Part of a data file
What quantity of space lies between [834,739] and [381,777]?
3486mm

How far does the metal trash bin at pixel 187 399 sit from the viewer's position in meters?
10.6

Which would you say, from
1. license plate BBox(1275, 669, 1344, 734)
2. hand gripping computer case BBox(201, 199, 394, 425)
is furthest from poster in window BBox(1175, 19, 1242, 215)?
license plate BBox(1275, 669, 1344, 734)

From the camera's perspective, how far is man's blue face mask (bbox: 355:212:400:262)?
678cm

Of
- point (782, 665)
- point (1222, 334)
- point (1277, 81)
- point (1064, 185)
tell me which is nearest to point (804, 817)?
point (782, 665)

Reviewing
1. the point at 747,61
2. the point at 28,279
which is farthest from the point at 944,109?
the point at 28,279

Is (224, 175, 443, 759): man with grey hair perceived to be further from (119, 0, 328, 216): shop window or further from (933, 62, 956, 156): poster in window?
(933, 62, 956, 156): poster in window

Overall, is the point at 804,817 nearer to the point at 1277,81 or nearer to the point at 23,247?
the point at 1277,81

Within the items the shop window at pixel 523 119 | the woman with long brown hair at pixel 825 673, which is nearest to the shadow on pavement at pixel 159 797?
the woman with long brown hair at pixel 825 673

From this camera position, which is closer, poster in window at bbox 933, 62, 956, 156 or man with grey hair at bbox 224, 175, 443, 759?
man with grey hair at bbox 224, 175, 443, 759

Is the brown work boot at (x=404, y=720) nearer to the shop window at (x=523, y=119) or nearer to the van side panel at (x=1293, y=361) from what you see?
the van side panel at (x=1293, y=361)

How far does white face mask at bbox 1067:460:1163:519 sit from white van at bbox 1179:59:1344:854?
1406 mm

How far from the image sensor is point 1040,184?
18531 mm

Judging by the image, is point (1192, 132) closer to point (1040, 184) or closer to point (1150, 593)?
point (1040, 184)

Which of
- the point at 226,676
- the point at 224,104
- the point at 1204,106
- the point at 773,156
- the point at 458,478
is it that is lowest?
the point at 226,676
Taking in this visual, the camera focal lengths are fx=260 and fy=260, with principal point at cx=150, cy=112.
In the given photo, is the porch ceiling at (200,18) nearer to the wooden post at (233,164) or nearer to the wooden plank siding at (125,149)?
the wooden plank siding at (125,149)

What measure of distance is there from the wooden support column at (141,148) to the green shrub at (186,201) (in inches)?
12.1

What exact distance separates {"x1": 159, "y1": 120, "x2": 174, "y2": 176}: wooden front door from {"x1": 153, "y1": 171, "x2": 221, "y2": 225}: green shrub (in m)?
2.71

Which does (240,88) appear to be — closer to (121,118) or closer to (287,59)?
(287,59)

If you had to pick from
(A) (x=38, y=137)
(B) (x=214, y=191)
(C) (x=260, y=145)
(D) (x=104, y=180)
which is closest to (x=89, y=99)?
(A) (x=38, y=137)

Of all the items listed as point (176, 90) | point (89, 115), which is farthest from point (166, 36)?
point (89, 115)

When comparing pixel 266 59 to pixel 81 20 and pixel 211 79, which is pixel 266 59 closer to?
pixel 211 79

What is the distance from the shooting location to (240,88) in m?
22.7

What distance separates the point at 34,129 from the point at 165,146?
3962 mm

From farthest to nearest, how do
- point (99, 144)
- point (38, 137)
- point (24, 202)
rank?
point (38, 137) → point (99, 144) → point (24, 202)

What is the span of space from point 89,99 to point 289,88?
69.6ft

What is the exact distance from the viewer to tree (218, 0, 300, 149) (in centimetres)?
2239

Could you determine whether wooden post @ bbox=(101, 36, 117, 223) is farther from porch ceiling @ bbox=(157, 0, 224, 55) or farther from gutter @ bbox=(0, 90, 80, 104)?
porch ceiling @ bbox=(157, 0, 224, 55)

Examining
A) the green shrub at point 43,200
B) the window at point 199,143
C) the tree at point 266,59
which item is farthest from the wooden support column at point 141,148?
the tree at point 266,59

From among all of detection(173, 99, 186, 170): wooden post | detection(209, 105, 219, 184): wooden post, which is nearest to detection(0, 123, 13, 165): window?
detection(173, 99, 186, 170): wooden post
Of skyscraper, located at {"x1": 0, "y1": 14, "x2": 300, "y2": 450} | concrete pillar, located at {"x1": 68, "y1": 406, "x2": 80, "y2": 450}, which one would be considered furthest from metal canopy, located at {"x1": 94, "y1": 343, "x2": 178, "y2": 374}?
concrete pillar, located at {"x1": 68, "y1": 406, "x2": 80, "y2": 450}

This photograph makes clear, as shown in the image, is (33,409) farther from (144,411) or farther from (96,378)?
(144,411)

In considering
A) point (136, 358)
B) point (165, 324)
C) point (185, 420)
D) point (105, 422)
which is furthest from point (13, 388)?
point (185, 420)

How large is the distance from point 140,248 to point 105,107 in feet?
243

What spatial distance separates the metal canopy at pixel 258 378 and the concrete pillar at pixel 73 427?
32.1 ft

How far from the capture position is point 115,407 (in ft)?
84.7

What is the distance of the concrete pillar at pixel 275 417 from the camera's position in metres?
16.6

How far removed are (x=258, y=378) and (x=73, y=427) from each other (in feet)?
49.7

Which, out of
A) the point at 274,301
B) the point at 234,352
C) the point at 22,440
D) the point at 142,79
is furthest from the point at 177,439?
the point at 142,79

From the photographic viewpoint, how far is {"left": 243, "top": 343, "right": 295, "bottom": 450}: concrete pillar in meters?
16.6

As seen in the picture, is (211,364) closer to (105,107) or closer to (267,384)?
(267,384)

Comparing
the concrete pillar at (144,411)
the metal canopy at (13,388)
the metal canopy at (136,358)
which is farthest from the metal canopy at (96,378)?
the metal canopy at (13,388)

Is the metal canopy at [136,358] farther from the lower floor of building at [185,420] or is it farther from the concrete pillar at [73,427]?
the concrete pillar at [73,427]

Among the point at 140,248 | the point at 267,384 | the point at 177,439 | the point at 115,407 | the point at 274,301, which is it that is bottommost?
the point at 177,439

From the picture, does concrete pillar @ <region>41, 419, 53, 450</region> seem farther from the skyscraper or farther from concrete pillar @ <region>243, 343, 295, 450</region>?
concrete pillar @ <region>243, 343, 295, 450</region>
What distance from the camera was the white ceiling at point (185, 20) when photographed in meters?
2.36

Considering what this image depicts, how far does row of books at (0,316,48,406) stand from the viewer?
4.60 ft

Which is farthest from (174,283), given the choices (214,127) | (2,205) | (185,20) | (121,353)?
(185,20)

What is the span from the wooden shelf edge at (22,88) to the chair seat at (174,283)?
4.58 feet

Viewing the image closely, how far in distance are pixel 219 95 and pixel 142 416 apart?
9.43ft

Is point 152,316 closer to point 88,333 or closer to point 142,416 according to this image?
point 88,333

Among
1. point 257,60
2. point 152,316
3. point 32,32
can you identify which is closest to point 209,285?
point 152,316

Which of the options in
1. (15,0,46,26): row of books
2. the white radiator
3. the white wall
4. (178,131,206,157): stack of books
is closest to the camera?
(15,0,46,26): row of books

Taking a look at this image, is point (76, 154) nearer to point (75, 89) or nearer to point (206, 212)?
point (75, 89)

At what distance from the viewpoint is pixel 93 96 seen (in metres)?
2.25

=== AIM OF THE TASK ===
Repeat the listing above without any change.

=== FINISHED TASK ===
What quantity of space lies between [834,739] and [381,777]?
3486mm

How far does the metal trash bin at pixel 187 399 sit from the viewer's position in meters?
10.6

Which would you say, from
1. license plate BBox(1275, 669, 1344, 734)
2. hand gripping computer case BBox(201, 199, 394, 425)
is furthest from poster in window BBox(1175, 19, 1242, 215)?
license plate BBox(1275, 669, 1344, 734)

From the camera's perspective, how far is man's blue face mask (bbox: 355:212:400:262)?
678cm

Of
- point (782, 665)
- point (1222, 334)
- point (1277, 81)
- point (1064, 185)
tell me which is nearest to point (804, 817)?
point (782, 665)

Reviewing
1. the point at 747,61
2. the point at 28,279
which is farthest from the point at 944,109?
the point at 28,279

Is (224, 175, 443, 759): man with grey hair perceived to be further from (119, 0, 328, 216): shop window or further from (933, 62, 956, 156): poster in window?
(933, 62, 956, 156): poster in window

Overall, is the point at 804,817 nearer to the point at 1277,81 or nearer to the point at 23,247?
the point at 1277,81

Within the items the shop window at pixel 523 119 | the woman with long brown hair at pixel 825 673, which is nearest to the shadow on pavement at pixel 159 797?
the woman with long brown hair at pixel 825 673

From this camera position, which is closer, poster in window at bbox 933, 62, 956, 156 or man with grey hair at bbox 224, 175, 443, 759?
man with grey hair at bbox 224, 175, 443, 759

Is the brown work boot at (x=404, y=720) nearer to the shop window at (x=523, y=119) or nearer to the van side panel at (x=1293, y=361) from what you see?
the van side panel at (x=1293, y=361)

How far does white face mask at bbox 1067:460:1163:519 sit from white van at bbox 1179:59:1344:854?
1406 mm

How far from the image sensor is point 1040,184?
18531 mm

Judging by the image, is point (1192, 132) closer to point (1040, 184) or closer to point (1150, 593)?
point (1040, 184)

Which of
- the point at 226,676
- the point at 224,104
- the point at 1204,106
- the point at 773,156
- the point at 458,478
is it that is lowest?
the point at 226,676
Taking in this visual, the camera focal lengths are fx=260 and fy=260, with principal point at cx=150, cy=112.
In the given photo, is the porch ceiling at (200,18) nearer to the wooden post at (233,164) or nearer to the wooden plank siding at (125,149)?
the wooden plank siding at (125,149)

What measure of distance is there from the wooden support column at (141,148) to the green shrub at (186,201) (in inches)?
12.1

What exact distance separates {"x1": 159, "y1": 120, "x2": 174, "y2": 176}: wooden front door from {"x1": 153, "y1": 171, "x2": 221, "y2": 225}: green shrub (in m)?
2.71

Which does (240,88) appear to be — closer to (121,118) or closer to (287,59)?
(287,59)

If you had to pick from
(A) (x=38, y=137)
(B) (x=214, y=191)
(C) (x=260, y=145)
(D) (x=104, y=180)
which is closest to (x=89, y=99)?
(A) (x=38, y=137)

Of all the items listed as point (176, 90) | point (89, 115), which is farthest from point (166, 36)?
point (89, 115)

When comparing pixel 266 59 to pixel 81 20 and pixel 211 79, which is pixel 266 59 closer to?
pixel 211 79

What is the distance from the shooting location to (240,88) in m?
22.7

What distance separates the point at 34,129 from the point at 165,146?
3962 mm

From farthest to nearest, how do
- point (99, 144)
- point (38, 137)
- point (24, 202)
rank?
point (38, 137) → point (99, 144) → point (24, 202)

What is the span of space from point 89,99 to point 289,88?
69.6ft

What is the exact distance from the viewer to tree (218, 0, 300, 149) (in centimetres)?
2239

Could you determine whether wooden post @ bbox=(101, 36, 117, 223) is farther from porch ceiling @ bbox=(157, 0, 224, 55) or farther from gutter @ bbox=(0, 90, 80, 104)?
porch ceiling @ bbox=(157, 0, 224, 55)

Examining
A) the green shrub at point 43,200
B) the window at point 199,143
C) the tree at point 266,59
which item is farthest from the wooden support column at point 141,148?
the tree at point 266,59

From among all of detection(173, 99, 186, 170): wooden post | detection(209, 105, 219, 184): wooden post, which is nearest to detection(0, 123, 13, 165): window?
detection(173, 99, 186, 170): wooden post
Of skyscraper, located at {"x1": 0, "y1": 14, "x2": 300, "y2": 450} | concrete pillar, located at {"x1": 68, "y1": 406, "x2": 80, "y2": 450}, which one would be considered furthest from metal canopy, located at {"x1": 94, "y1": 343, "x2": 178, "y2": 374}?
concrete pillar, located at {"x1": 68, "y1": 406, "x2": 80, "y2": 450}

This photograph makes clear, as shown in the image, is (33,409) farther from (144,411) or farther from (96,378)?
(144,411)

In considering
A) point (136, 358)
B) point (165, 324)
C) point (185, 420)
D) point (105, 422)
which is furthest from point (13, 388)?
point (185, 420)

How large is the distance from point 140,248 to point 105,107 in feet?
243

What spatial distance separates the metal canopy at pixel 258 378 and the concrete pillar at pixel 73 427?
32.1 ft

How far from the capture position is point 115,407 (in ft)?
84.7

What is the distance of the concrete pillar at pixel 275 417 from the camera's position in metres?
16.6

How far removed are (x=258, y=378) and (x=73, y=427) from each other (in feet)?
49.7

Which, out of
A) the point at 274,301
B) the point at 234,352
C) the point at 22,440
D) the point at 142,79
is furthest from the point at 177,439?
the point at 142,79

From the photographic viewpoint, how far is {"left": 243, "top": 343, "right": 295, "bottom": 450}: concrete pillar in meters?
16.6

As seen in the picture, is (211,364) closer to (105,107) or closer to (267,384)?
(267,384)

Comparing
the concrete pillar at (144,411)
the metal canopy at (13,388)
the metal canopy at (136,358)
which is farthest from the metal canopy at (96,378)?
the metal canopy at (13,388)

Is the metal canopy at [136,358] farther from the lower floor of building at [185,420] or is it farther from the concrete pillar at [73,427]?
the concrete pillar at [73,427]

Among the point at 140,248 | the point at 267,384 | the point at 177,439 | the point at 115,407 | the point at 274,301, which is it that is bottommost?
the point at 177,439

From the picture, does concrete pillar @ <region>41, 419, 53, 450</region> seem farther from the skyscraper or farther from concrete pillar @ <region>243, 343, 295, 450</region>?
concrete pillar @ <region>243, 343, 295, 450</region>
What distance from the camera was the white ceiling at point (185, 20) when photographed in meters?
2.36

Considering what this image depicts, how far does row of books at (0,316,48,406) stand from the viewer?
4.60 ft

Which is farthest from (174,283), given the choices (214,127) | (2,205) | (185,20) | (121,353)?
(185,20)

What is the span from the wooden shelf edge at (22,88) to the chair seat at (174,283)?
4.58 feet

Viewing the image closely, how far in distance are pixel 219 95 and pixel 142 416 apart?
9.43ft

Is point 152,316 closer to point 88,333 or closer to point 142,416 according to this image?
point 88,333

Among
1. point 257,60
2. point 152,316
3. point 32,32
can you identify which is closest to point 209,285?
point 152,316

Which of the options in
1. (15,0,46,26): row of books
2. the white radiator
3. the white wall
4. (178,131,206,157): stack of books
is closest to the camera?
(15,0,46,26): row of books

Taking a look at this image, is point (76, 154) nearer to point (75, 89) or nearer to point (206, 212)?
point (75, 89)

At what distance from the viewpoint is pixel 93 96 seen (in metres)?
2.25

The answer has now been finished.